Andy MacPhail didn’t mince words when asked about Luke Scott during a fan forum at FanFest. He didn’t try to put a positive spin on Scott’s big ups and downs as a hitter.
“He is the streakiest hitter I’ve ever been around in my life. There was a three-month stretch where he absolutely carried us. As our guys say, it doesn’t matter who is on the mound, when he is going good he can hit anybody.
“Our job is, and we think we can do it, is to get him to not have the peaks and valleys to the extent that he does. The way the lineup is going to shape up, we’re going to need some left-handed power towards the back of the lineup.”
Before the All-Star break last year, Scott was a potent power hitter, batting .305-18-51 in just 233 at bats. His OPS then of .976, if he could have maintained it all year, would have been second best in the AL.
But after the break, he hit just .208-7-26 with an OPS of only .667. He has streaks where it looks like he’ll never get another hit and had one week last May where he homered six times.
“I wish I could be consistently good all the time, but this game is a lot like life. You only have control over so much. You have control over how you prepare and the effort you put out. There are so many things to deal with, it’s a mental game,” the 31-year-old Scott said.
“I have a tendency to overanalyze things too much.
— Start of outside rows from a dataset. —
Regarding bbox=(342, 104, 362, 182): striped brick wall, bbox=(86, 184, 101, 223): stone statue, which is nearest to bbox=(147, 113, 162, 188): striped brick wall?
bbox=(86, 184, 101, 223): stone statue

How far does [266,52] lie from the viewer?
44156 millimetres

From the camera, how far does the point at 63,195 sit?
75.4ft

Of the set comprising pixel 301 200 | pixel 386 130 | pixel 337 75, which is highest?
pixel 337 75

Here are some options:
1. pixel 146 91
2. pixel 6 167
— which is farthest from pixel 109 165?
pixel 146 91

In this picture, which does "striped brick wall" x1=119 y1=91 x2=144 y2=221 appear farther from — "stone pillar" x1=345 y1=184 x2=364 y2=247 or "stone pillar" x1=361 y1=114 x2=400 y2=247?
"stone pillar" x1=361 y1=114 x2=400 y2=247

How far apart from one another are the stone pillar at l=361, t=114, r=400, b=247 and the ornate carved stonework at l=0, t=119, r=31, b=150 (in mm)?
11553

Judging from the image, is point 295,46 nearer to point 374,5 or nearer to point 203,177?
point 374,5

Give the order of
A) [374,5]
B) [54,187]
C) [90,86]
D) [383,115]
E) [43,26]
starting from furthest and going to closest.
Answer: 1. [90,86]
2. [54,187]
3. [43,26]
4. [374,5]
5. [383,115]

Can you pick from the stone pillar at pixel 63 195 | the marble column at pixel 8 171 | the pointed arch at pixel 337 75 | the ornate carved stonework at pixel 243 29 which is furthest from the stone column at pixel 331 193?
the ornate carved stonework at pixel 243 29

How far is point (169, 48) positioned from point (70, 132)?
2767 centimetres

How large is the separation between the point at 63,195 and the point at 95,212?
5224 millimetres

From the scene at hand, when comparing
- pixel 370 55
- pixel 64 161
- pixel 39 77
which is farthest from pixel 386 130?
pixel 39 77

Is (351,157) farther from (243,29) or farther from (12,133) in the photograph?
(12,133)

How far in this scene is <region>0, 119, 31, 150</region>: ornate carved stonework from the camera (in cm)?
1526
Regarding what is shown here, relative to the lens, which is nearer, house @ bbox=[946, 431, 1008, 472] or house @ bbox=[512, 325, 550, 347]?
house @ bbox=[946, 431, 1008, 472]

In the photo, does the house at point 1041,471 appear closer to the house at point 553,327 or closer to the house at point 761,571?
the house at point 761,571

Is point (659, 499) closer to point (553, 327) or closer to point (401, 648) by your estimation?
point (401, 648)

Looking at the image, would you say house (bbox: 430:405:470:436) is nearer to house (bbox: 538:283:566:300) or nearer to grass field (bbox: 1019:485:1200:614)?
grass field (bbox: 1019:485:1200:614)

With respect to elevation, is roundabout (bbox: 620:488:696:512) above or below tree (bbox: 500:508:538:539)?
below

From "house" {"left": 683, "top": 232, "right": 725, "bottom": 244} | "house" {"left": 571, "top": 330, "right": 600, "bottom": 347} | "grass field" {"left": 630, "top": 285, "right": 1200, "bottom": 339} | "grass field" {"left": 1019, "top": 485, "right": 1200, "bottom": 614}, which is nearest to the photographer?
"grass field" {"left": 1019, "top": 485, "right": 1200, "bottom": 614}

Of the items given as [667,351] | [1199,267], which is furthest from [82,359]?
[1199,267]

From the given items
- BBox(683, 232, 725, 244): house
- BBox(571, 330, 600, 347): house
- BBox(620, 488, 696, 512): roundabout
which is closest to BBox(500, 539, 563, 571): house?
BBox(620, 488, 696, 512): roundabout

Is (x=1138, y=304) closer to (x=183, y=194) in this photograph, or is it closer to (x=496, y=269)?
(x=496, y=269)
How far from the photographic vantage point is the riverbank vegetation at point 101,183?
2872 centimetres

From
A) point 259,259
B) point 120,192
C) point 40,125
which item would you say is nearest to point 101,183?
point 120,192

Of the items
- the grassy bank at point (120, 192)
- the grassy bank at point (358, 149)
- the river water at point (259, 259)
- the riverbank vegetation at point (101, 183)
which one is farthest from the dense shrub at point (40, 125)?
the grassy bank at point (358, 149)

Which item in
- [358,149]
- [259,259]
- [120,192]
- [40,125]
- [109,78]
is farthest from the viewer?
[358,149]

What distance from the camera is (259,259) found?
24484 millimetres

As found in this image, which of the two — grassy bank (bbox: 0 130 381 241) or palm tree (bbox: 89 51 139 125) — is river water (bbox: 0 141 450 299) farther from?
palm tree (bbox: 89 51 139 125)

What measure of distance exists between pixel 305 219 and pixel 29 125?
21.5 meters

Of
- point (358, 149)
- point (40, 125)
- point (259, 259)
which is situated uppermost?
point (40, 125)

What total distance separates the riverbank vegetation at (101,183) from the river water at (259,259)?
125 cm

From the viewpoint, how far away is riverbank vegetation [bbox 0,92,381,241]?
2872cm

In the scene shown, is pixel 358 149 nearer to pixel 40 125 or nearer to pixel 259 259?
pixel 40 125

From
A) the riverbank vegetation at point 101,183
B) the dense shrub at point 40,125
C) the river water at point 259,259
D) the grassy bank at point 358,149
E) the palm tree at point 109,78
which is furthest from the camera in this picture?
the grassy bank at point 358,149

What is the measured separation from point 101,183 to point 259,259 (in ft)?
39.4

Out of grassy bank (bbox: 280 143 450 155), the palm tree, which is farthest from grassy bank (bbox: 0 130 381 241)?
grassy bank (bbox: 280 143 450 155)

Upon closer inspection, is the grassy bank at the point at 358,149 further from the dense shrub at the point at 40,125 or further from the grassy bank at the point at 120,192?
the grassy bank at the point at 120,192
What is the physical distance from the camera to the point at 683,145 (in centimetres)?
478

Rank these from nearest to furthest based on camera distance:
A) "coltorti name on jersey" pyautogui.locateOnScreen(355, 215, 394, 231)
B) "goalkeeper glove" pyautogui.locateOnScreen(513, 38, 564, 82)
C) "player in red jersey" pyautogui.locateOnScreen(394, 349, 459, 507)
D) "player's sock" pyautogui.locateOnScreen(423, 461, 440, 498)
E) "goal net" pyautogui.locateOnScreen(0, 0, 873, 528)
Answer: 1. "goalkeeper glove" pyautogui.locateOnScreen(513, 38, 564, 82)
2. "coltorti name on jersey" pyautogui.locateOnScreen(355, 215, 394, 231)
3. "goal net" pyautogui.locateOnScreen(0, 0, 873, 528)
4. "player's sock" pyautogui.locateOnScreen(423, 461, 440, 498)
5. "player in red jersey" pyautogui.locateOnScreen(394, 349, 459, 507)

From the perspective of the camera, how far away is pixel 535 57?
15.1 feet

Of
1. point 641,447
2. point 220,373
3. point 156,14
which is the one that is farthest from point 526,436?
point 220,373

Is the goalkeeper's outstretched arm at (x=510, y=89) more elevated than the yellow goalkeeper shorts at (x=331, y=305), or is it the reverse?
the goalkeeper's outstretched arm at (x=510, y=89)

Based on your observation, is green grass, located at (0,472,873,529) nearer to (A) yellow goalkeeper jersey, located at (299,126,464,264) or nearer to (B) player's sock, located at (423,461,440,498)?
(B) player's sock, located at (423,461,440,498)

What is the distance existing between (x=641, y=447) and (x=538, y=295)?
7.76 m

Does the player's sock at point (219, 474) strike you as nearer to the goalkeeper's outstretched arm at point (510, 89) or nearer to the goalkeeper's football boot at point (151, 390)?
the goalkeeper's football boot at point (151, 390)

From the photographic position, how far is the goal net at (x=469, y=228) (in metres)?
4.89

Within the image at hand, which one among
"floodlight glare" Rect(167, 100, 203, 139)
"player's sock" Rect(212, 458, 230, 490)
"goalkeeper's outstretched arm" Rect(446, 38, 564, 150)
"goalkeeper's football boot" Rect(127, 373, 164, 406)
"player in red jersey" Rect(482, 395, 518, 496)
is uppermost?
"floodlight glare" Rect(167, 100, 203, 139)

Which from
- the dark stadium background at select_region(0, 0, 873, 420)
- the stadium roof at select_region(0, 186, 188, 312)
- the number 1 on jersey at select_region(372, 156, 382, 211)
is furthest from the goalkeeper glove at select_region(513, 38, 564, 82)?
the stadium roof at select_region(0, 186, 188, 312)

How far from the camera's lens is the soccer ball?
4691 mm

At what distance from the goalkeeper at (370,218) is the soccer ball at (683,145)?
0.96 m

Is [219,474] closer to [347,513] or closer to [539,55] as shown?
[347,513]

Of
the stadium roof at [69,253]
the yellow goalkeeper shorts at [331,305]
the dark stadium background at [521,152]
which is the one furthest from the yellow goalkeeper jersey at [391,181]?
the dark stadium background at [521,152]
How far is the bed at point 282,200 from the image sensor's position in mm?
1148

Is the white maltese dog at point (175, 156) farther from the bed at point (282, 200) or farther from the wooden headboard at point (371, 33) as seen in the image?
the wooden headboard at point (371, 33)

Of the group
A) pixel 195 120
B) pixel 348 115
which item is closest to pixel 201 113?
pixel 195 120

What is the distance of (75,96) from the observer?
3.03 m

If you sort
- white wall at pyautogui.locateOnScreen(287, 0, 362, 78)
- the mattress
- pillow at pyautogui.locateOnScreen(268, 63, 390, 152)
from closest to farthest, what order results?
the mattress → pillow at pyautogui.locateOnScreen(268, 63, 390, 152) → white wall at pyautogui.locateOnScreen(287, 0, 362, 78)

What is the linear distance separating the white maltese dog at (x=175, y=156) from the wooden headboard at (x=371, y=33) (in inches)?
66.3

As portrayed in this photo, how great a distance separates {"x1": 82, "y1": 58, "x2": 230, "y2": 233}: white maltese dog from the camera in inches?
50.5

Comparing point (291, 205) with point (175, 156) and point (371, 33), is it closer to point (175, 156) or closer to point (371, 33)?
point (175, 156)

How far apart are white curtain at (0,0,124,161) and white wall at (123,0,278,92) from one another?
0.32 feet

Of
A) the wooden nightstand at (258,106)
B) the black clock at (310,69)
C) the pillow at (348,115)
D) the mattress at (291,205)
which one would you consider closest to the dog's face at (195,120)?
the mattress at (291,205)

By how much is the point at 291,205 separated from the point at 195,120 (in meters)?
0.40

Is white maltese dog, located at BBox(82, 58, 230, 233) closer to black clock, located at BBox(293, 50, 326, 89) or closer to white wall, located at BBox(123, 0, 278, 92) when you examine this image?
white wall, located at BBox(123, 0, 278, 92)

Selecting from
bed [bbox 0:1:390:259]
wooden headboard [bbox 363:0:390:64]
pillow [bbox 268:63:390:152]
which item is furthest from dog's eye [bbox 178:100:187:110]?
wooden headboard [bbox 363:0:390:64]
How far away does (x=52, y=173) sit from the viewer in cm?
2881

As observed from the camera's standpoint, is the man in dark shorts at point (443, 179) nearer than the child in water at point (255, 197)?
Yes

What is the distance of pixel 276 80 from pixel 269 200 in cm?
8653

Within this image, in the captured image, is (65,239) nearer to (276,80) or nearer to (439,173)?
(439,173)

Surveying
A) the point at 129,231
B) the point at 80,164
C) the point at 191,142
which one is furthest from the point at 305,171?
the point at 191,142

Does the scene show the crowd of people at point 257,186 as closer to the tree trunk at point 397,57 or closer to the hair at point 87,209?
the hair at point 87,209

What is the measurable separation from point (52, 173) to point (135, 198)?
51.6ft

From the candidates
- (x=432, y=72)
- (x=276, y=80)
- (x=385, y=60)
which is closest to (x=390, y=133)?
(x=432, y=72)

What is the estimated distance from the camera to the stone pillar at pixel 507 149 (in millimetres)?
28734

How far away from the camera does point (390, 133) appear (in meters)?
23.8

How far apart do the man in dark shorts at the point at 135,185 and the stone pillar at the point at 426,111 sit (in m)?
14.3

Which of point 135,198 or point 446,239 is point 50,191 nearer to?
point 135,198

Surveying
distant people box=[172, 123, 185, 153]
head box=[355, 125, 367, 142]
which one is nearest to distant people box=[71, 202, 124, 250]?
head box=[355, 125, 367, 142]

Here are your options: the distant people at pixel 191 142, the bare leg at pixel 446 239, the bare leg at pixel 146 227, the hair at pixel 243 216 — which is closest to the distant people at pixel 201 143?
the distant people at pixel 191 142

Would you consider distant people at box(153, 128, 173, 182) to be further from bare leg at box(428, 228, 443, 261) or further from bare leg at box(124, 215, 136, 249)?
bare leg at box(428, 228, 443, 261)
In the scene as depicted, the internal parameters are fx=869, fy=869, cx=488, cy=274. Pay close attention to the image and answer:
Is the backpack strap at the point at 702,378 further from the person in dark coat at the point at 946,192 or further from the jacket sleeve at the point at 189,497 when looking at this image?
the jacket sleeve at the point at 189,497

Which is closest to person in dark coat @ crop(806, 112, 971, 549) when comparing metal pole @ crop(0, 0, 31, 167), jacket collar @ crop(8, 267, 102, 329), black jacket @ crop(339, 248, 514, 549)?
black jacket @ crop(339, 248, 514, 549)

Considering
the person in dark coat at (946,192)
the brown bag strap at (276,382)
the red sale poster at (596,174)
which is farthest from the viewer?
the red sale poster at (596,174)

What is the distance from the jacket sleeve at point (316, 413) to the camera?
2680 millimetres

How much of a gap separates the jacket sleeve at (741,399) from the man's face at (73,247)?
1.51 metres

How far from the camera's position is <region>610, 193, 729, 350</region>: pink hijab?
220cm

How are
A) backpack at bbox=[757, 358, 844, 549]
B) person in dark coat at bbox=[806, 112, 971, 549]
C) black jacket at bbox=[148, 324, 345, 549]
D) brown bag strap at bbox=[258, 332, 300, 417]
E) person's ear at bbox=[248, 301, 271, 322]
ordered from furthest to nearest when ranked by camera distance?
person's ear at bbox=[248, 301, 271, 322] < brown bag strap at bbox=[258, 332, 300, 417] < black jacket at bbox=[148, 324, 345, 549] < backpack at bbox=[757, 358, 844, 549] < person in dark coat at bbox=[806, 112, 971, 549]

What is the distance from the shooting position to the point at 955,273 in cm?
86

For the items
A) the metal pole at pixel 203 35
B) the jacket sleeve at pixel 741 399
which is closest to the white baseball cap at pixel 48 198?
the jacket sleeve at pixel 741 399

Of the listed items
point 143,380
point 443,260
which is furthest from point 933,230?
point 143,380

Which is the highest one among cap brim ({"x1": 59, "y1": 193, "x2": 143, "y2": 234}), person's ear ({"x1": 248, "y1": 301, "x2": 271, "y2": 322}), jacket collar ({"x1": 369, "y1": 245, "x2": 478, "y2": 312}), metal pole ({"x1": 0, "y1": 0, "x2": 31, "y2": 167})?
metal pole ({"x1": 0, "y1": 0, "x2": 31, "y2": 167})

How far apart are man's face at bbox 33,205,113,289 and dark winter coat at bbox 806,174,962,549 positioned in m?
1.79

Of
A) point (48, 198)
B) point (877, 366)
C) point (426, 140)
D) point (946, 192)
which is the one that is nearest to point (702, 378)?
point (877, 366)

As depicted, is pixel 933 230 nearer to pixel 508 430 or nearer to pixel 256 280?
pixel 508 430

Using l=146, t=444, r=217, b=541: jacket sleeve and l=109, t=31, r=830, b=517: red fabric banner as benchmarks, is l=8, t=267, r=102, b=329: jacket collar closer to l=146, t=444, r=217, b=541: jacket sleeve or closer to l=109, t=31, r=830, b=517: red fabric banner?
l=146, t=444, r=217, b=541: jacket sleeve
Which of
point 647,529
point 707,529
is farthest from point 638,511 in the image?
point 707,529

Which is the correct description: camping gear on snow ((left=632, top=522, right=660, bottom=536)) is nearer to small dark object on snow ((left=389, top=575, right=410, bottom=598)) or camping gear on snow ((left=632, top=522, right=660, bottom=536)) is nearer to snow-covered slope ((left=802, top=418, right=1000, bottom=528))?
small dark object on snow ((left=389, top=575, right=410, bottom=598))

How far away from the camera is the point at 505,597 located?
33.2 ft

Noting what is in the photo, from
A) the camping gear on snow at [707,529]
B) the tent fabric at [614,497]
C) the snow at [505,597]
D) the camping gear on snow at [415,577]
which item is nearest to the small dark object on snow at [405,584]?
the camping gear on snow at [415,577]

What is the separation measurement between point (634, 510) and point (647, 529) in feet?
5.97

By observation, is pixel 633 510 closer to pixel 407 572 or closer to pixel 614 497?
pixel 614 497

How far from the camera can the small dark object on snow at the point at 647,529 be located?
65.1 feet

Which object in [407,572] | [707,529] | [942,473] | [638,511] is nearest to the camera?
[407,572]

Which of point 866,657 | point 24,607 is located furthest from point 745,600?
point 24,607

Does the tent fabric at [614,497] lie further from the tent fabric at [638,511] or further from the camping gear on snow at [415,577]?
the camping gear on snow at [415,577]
I live in that video room sometimes and it gets to the point where they lock me out.
“I’m very prepared but as for the results, no one can force that in this game.”
Dave Trembley echoed the comments of MacPhail and Scott.
“When Luke is going well, he can hit anyone,” Trembley said. “For me the key is when he’s hitting to left-center field versus left-handed pitching. When he’s hitting the ball hard that way, he is locked in.
“He’s got to try and balance it out and stay away from those two for thirties. I think you’ll see a different approach out of him this year. He’s got an opportunity to be a guy that can knock in a lot of runs and hit 30 home runs.”
For the year, Scott hit .258-25-77 with an OPS of .828 and he led the O’s in homers in 449 at bats.
O’s 2009 leaders, at bats per every home run:
18.0 - Luke Scott
23.8 - Nolan Reimold
24.9 - Adam Jones
28.0 - Felix Pie
33.1 - Aubrey Huff
35.6 - Nick Markakis
Scott presents a problem for Trembley. How does he know, if Scott is slumping, when to sit him and when he might be heating up, to get him back in the lineup?
Even with a poor second half, Scott led the team in homers, with nearly 200 fewer at bats than players like B-Rob and Markakis and only Nolan Reimold had a higher OPS.
Should the O’s stick with Luke on a regular basis and what can they do to help him become a less streaky hitter?